This activity is based on the development of new techniques which prevent the implantation of synthetic devices with substitute function and promote the reconstruction or the tissue regeneration.
This line of work has as its objective the development of new techniques which avoid the implantation of synthetic devices with a substitutive function and which promote the reconstruction or regeneration of tissue.
For this purpose, resorbable scaffolds of biomaterials structured in fibres of micro/nanometric dimensions are used as a cellular growth support: Poly-Lactic Acid (PLA), Poly-Lactide-co-glycolide (PLGA), Polycaprolactone (PCL).
The ITC has an electrospinning machine to generate simple support elements (scaffolds) for cell growth, such as 2D membranes of unorganized nanofiber from biopolymers in solution. These fibers, spun into sheets, provide a favorable substrate for adhesion and cell growth.
We also have a machine of new acquisition, which allows us to manufacture three-dimensional biopolymer scaffolds with organized fibers (some fibers of nanometric dimensions interlaced with other ones more resistant on a micrometric scale) of controlled geometry for reconstruction of bone, cartilage and blood vessels, which is the main objective of this line of work.
The electrospinning process has been automated through the implementation of the positioning of the injection needle in a robotic manner and the process improvement: new rotary and flat collectors, the modification of perfusion pump, design and manufacture of a dual injection pump to carry out simultaneous electrospinning of two different polymer solutions and the implementation of a PC control panel to integrate and simplify the management of devices involved in the process of electrospinning.

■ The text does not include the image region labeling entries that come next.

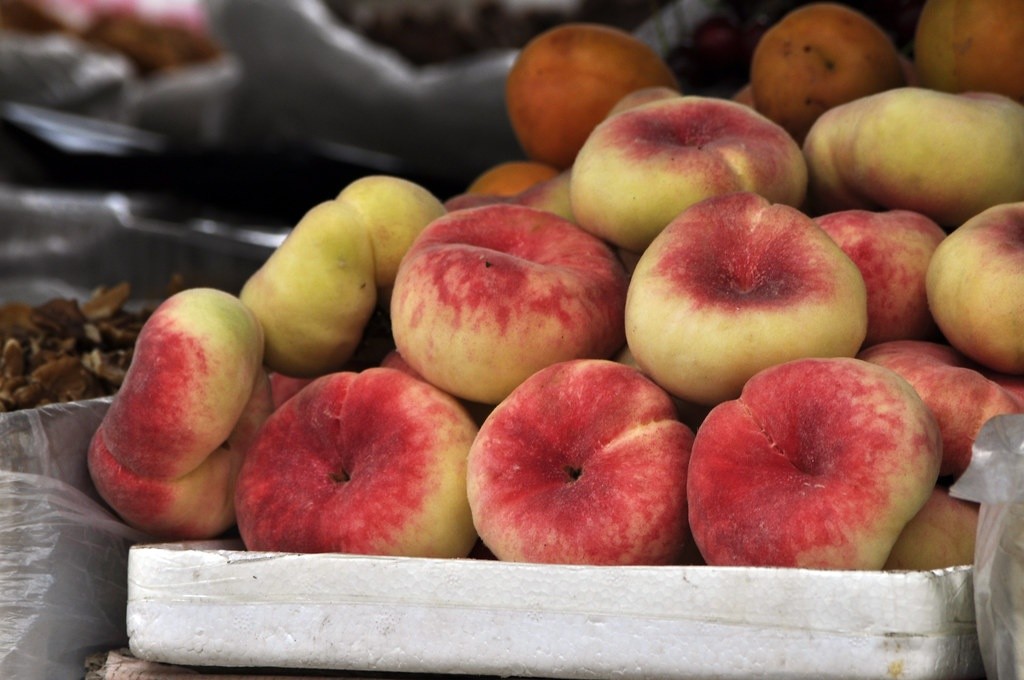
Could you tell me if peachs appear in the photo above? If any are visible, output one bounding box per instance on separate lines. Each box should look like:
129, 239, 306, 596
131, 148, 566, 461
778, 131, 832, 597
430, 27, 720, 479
88, 0, 1024, 571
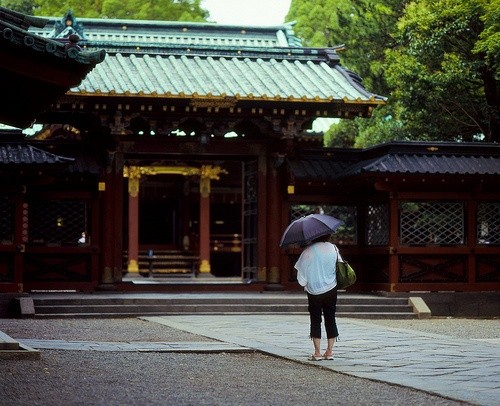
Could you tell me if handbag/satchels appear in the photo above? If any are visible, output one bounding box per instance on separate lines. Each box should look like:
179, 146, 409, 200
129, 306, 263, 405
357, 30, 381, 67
337, 261, 356, 291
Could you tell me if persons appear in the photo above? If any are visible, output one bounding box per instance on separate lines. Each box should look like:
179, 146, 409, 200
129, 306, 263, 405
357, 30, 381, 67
296, 228, 344, 361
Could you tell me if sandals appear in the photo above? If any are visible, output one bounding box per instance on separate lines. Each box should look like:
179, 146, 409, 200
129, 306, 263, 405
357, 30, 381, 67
322, 353, 334, 360
308, 354, 322, 361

We have also achieved to generate 2D membranes of unorganized nanofiber from biopolymers in solution, as well as manufacturing 3D biopolymer scaffolds with organized fibers in order to obtain, in short time, controlled geometries for bone reconstruction, cartilage and blood vessels.
The end user would be the hospital patient who needs a bone reconstruction or tissue regeneration, prescribed by the doctor. Currently the users of this technology are research groups.